THE PERFECT STORM: Iconic Australian Car Maker Holden Will Close -- 2,900 Jobs To Go

Getty/ Ian Waldie

Holden is following Ford in shutting its Australian operations.

Victorian Premier Denis Napthine said today the state government had been told an irreversible decision had been made by company headquarters in Detroit.

Some 2,900 jobs will be directly affected: 1,600 from the Elizabeth in South Australia and 1,300 from Victoria.

However, with the decision earlier this year by Ford to shut its operations by 2016, it effectively means an end to car manufacturing in Australia, with only Toyota’s Melbourne operations remaining.

By some estimates this could affect a further 50,000 jobs in associated industries such as parts suppliers.

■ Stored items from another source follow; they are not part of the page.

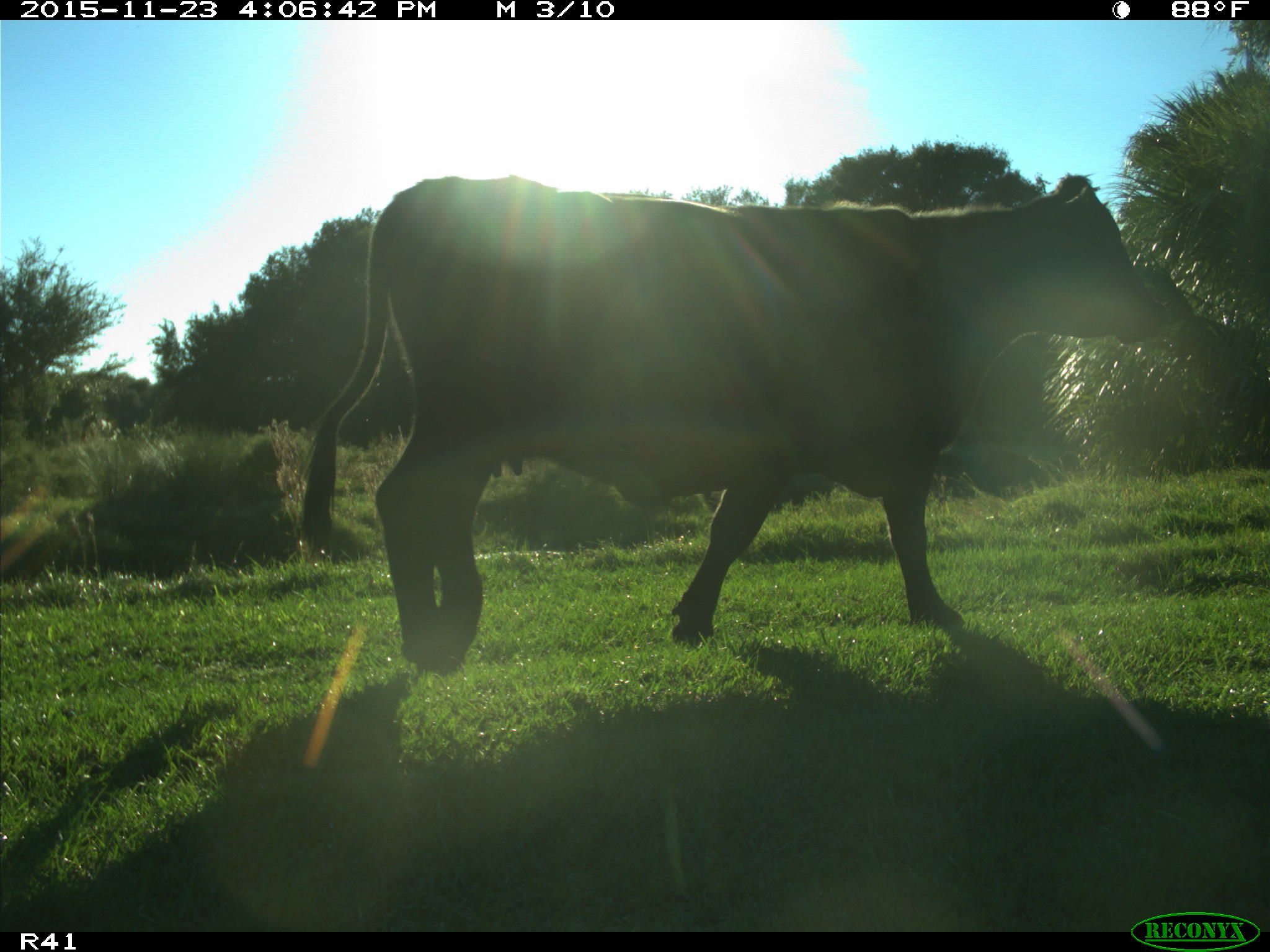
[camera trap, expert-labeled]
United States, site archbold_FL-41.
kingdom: Animalia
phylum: Chordata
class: Mammalia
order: Artiodactyla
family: Bovidae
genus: Bos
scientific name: Bos taurus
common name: domestic cow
Bos taurus (domestic cow).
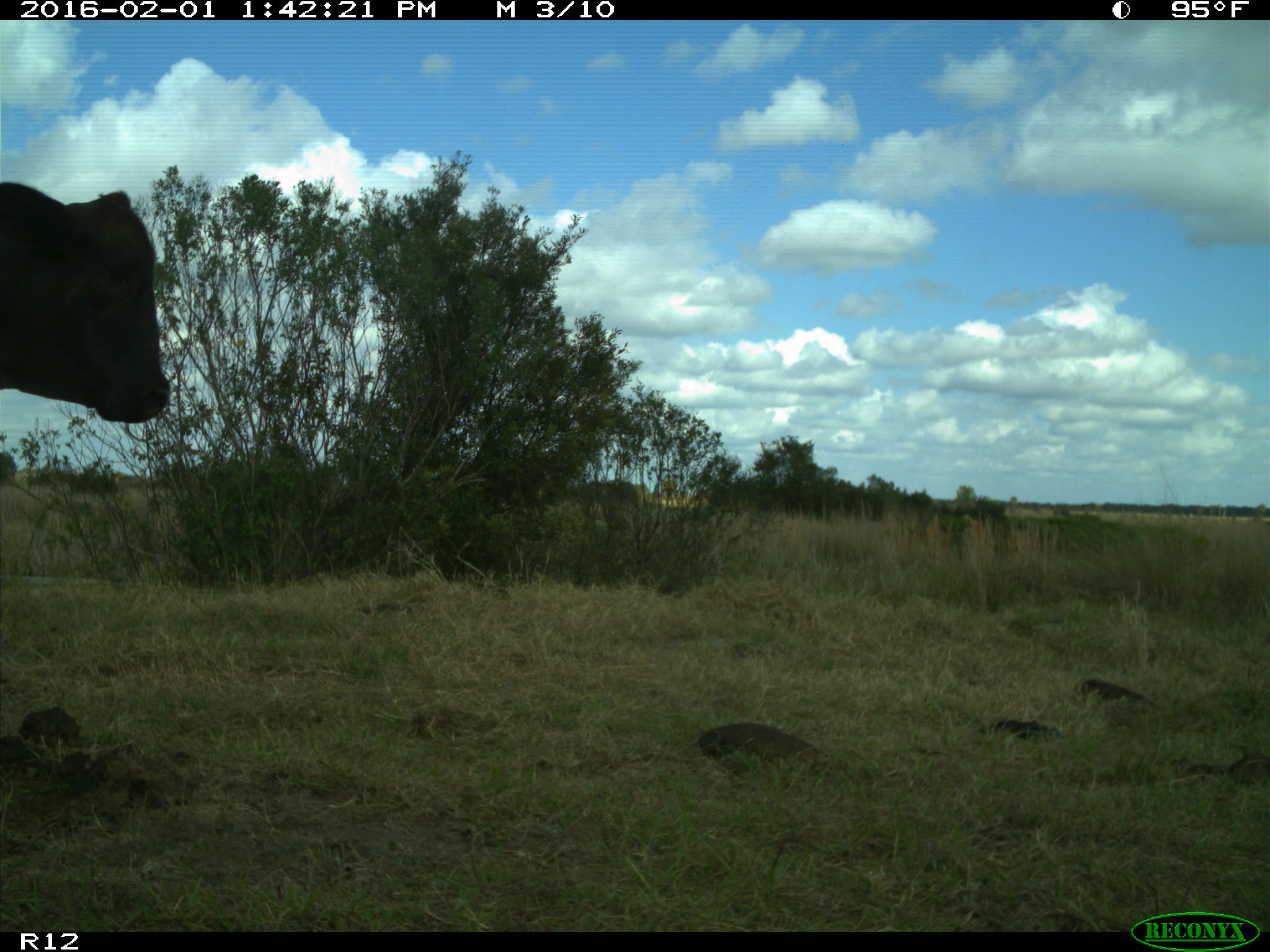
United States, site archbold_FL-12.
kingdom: Animalia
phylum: Chordata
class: Mammalia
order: Artiodactyla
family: Bovidae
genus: Bos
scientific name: Bos taurus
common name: domestic cow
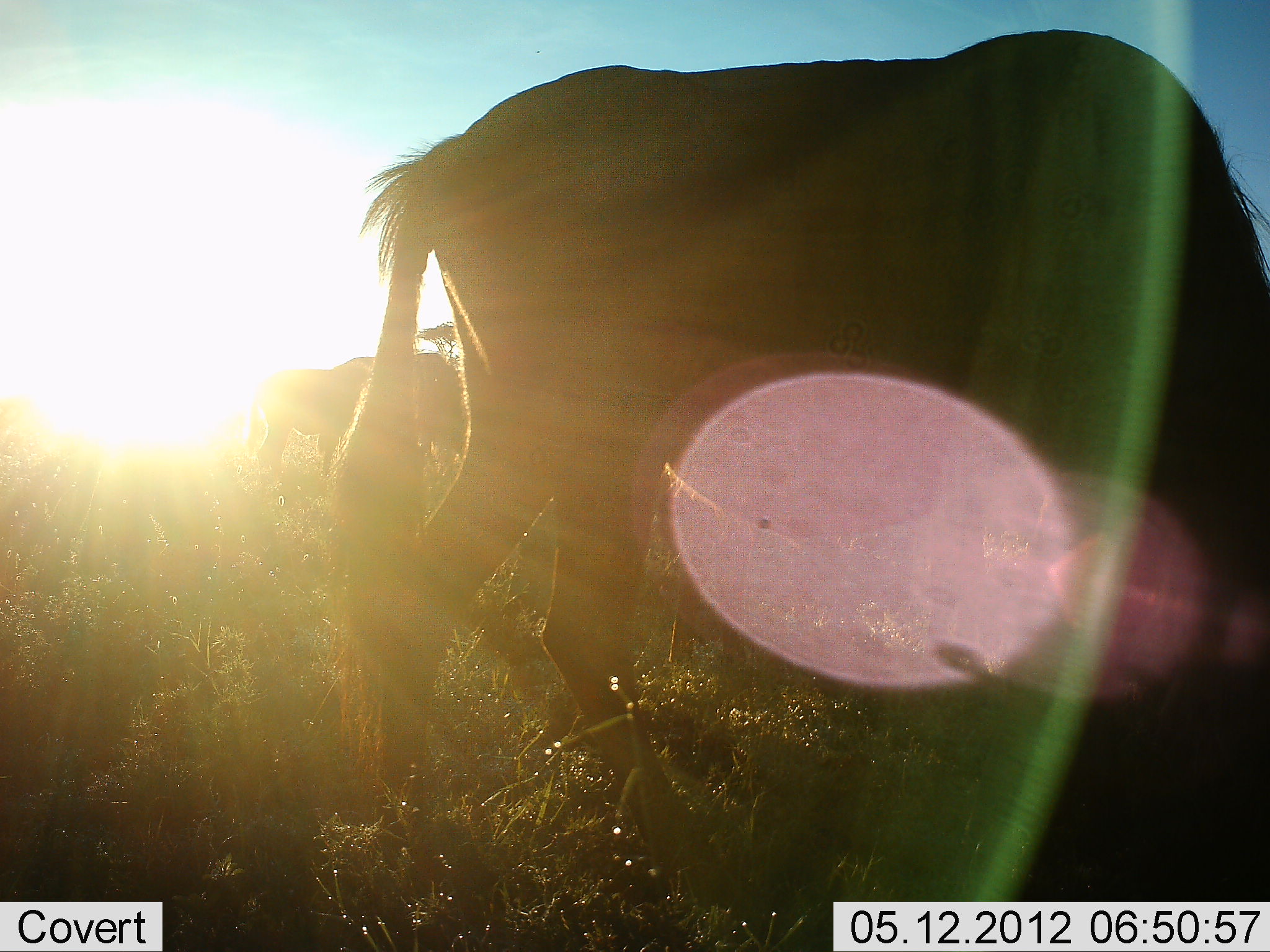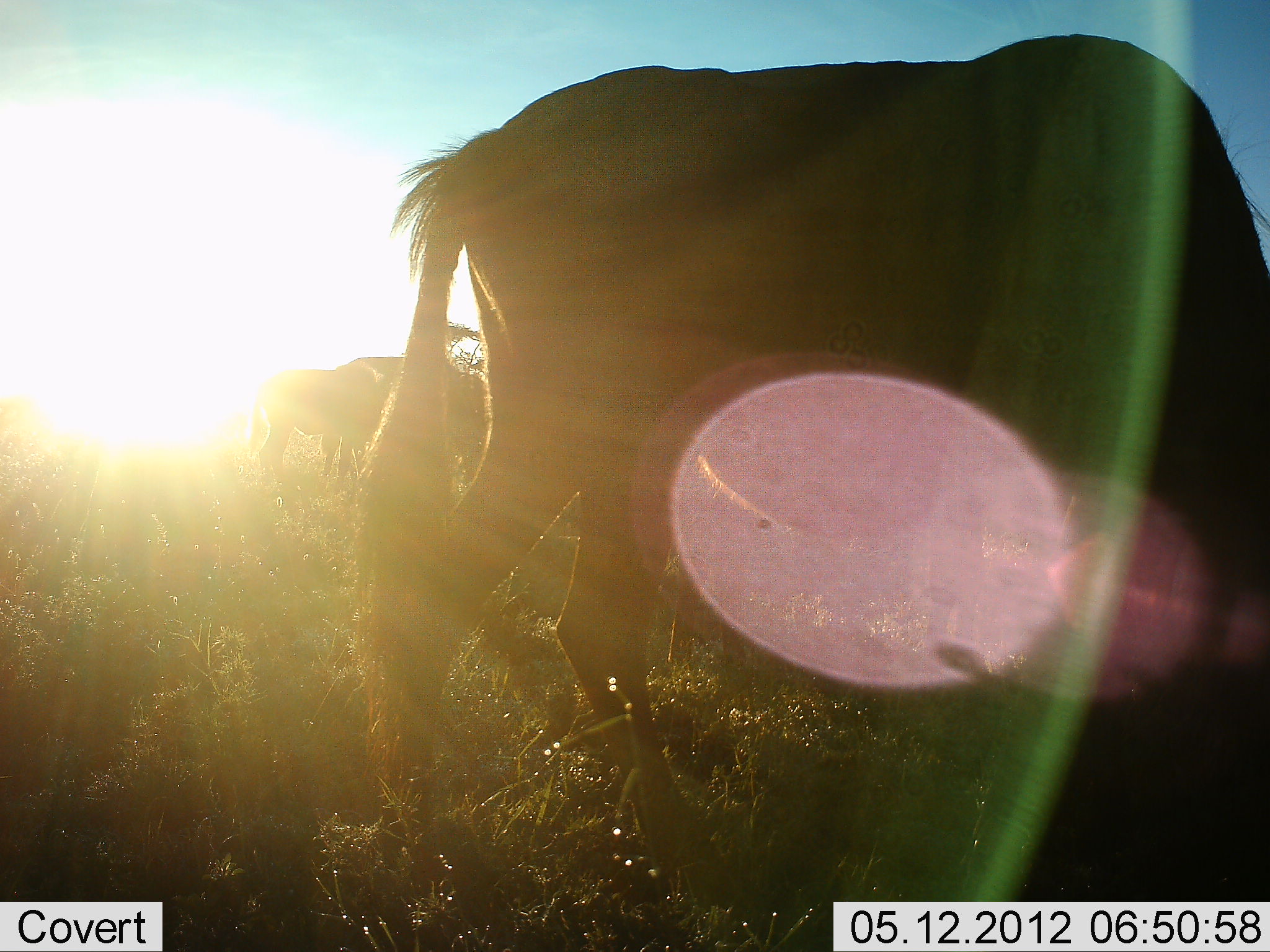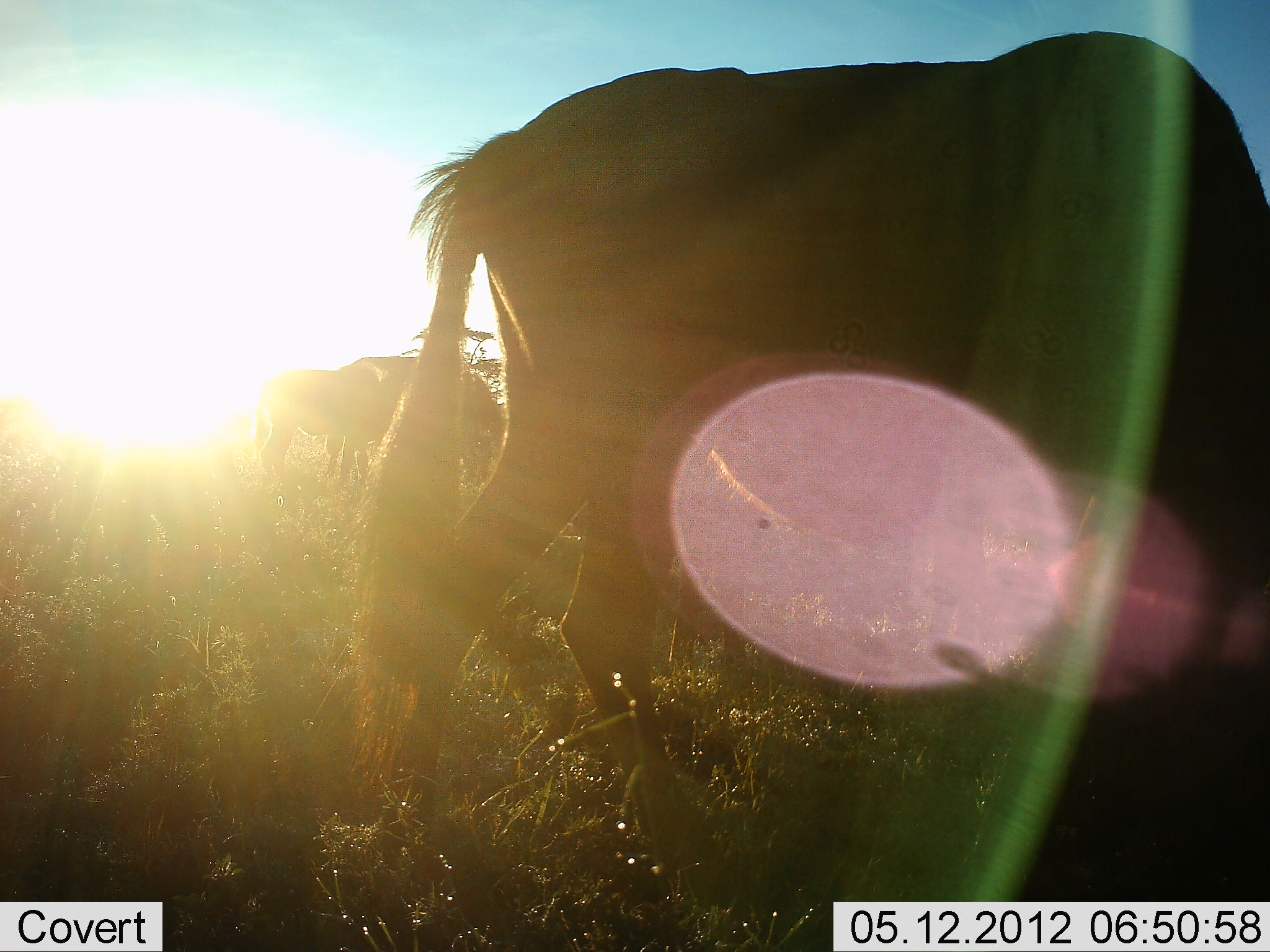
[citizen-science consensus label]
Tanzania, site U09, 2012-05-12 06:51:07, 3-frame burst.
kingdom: Animalia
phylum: Chordata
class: Mammalia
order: Artiodactyla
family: Bovidae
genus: Connochaetes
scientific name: Connochaetes taurinus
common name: blue wildebeest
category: wildebeest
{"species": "wildebeest (blue wildebeest) (Connochaetes taurinus)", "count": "3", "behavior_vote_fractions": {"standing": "30%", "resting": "0%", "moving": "0%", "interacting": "0%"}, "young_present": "0%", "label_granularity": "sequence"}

Channel 7’s Mike Smith tweeted this photo of staff in Adelaide being told the news.

Ford Australia announced it was closing its Australian operations in May this year.

Managing Director Mike Devereux said: “This has been a difficult decision given Holden’s long and proud history of building vehicles in Australia.”

Holden will continue to sell vehicles and parts business in Australia.

Detroit-based GM Chairman and CEO Dan Akerson said the decision was the result of a “perfect storm” that included “the sustained strength of the Australian dollar, high cost of production, small domestic market and arguably the most competitive and fragmented auto market in the world.”

Here’s the full text of the General Motors announcement from Detroit:

DETROIT – As part of its ongoing actions to decisively address the performance of its global operations, General Motors today announced it would transition to a national sales company in Australia and New Zealand. The company also said it would discontinue vehicle and engine manufacturing and significantly reduce its engineering operations in Australia by the end of 2017.

“We are completely dedicated to strengthening our global operations while meeting the needs of our customers,” said GM Chairman and CEO Dan Akerson. “The decision to end manufacturing in Australia reflects the perfect storm of negative influences the automotive industry faces in the country, including the sustained strength of the Australian dollar, high cost of production, small domestic market and arguably the most competitive and fragmented auto market in the world.”

As a result of the company’s actions, approximately 2,900 positions will be impacted over the next four years. This will comprise 1,600 from the Elizabeth vehicle manufacturing plant and approximately 1,300 from Holden’s Victorian workforce.

Holden will continue to have a significant presence in Australia beyond 2017, comprising a national sales company, a national parts distribution centre and a global design studio.

GM Holden Chairman and Managing Director Mike Devereux said an important priority over the next four years would be to ensure the best possible transition for workers in South Australia and Victoria.

“This has been a difficult decision given Holden’s long and proud history of building vehicles in Australia,” said Devereux. “We are dedicated to working with our teams, unions and the local communities, along with the federal and state governments, to support our people.”

The sale and service of Holden vehicles will be unaffected by this announcement and will continue through the extensive network of Holden dealers across Australia and New Zealand. Warranty terms and spare parts availability will remain unchanged.

“GM remains committed to the automotive industry in Australia and New Zealand. We recognize the need for change and understand the government’s point of view.

Moving forward, our business model will change significantly however, GM Holden will remain an integral part of its communities and an important employer both directly and through our dealers,” Devereux said.

Since 2001, the Australian dollar has risen from US$0.50 to as high as US$1.10 and from as low as 47 to as high as 79 on the Trade Weighted Index. The Australian automotive industry is heavily trade exposed. The appreciation of the currency alone means that at the Australian dollar’s peak, making things in Australia was 65 percent more expensive compared to just a decade earlier.

With the decision to discontinue vehicle and engine manufacturing in Australia by the end of 2017, GM expects to record pre-tax charges of $400 million to $600 million in the fourth quarter of 2013. The charges would consist of approximately $300 million to $500 million for non-cash asset impairment charges including property, plant and equipment and approximately $100 million for cash payment of exit-related costs including certain employee severance related costs. Additional charges are expected to be incurred through 2017 for incremental future cash payments of employee severance once negotiations of the amount are completed with the employees’ union. The asset impairment charges will be considered special for EBIT-adjusted reporting purposes.